Everyone is posting their new guitars. I thought I'd be different and post an old one a 1959 Gibson J45.
I've had this one for between 15 & 20 years, it is completely original except for the strings, you will notice the marks around the machine heads they were there when I bought the guitar. Someone got a little carried away winding the strings on and off. I had considered having a professional repair done but was told that could affect the future value. Plays and sounds great I should just take it down more often and play it. 
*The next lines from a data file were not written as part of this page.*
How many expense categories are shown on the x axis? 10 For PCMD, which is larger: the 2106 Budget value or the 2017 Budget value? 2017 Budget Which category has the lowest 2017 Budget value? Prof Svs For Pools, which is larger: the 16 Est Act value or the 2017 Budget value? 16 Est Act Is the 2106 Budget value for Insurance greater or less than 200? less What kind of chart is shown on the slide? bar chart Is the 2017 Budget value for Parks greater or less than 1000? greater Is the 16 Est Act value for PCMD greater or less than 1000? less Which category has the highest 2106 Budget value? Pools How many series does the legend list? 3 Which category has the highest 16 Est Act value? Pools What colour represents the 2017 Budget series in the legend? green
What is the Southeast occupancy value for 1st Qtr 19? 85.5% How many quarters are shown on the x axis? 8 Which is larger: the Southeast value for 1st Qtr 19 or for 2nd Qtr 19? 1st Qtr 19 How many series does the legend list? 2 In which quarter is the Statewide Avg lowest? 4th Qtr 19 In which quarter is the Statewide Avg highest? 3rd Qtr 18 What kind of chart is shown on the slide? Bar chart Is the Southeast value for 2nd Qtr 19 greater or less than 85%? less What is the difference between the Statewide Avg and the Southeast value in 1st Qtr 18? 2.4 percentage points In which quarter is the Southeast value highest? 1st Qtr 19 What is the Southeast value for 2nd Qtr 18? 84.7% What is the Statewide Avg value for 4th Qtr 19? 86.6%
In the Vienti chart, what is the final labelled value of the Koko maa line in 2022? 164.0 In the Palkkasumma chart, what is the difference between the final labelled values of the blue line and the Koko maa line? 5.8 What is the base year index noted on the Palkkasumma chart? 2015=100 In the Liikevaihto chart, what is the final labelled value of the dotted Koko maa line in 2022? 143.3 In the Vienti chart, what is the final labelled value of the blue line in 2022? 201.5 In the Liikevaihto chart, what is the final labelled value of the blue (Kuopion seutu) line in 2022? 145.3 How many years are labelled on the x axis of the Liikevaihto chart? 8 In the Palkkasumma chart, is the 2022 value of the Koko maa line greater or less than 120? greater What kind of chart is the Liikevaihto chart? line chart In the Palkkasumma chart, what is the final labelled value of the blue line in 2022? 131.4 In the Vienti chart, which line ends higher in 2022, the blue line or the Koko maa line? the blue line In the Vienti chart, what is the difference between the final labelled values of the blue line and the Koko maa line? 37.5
I hope the pictures come out good.


----------



## rhh7 (Mar 14, 2008)

Very nice, indeed!


----------



## shoretyus (Jan 6, 2007)

I had a 64 like that for a couple of years... traded it for a 66 tele. It was very nice but I was playing a lot of bluegrass at the time and it didn't have enough bottom end for the 'grass ...to be fair I had a D 28S at the time which is like a standup bass turned sideways


----------



## ElectricMojo (May 19, 2011)

Wow, really nice.


----------



## Steve Gosen (May 23, 2014)

*nice guitar*



fredyfreeloader said:


> Everyone is posting their new guitars. I thought I'd be different and post an old one a 1959 Gibson J45.
> I've had this one for between 15 & 20 years, it is completely original except for the strings, you will notice the marks around the machine heads they were there when I bought the guitar. Someone got a little carried away winding the strings on and off. I had considered having a professional repair done but was told that could affect the future value. Plays and sounds great I should just take it down more often and play it.
> 
> I hope the pictures come out good.
> ...


Just what im looking for now. You into any trades for other guitars ?


----------



## fredyfreeloader (Dec 11, 2010)

Steve Gosen said:


> Just what im looking for now. You into any trades for other guitars ?


About the only guitar I would take in trade would be an American made Fender Telecaster, preferred three colour burst plus a cash. George Gruhne in Nashville put an auction value of $4350.00/$4500.00, retail value $5500.00 +. I might consider $5000.00 cash. I'm not in a big hurry to sell, but it really needs someone to play it more often. Guitars like women like to be played or should I say caressed softly and often.


----------



## Adcandour (Apr 21, 2013)

shoretyus said:


> I had a 64 like that for a couple of years... traded it for a 66 tele. It was very nice but I was playing a lot of bluegrass at the time and it didn't have enough bottom end for the 'grass ...to be fair I had a D 28S at the time which is like a standup bass turned sideways


Where's that 66' tele? I would love to see it, if you still have it.


----------



## StevieMac (Mar 4, 2006)

Nice looking gitbox. The overall look and condition reminds me of the '62 SJ I had the pleasure of owning for many years. It's also one of _very_ few guitars I regret letting go....


----------



## hollowbody (Jan 15, 2008)

That's a beauty! I just spent a lot of time with a few different J45s because I was looking for a nice acoustic and I love how they feel and sound.


----------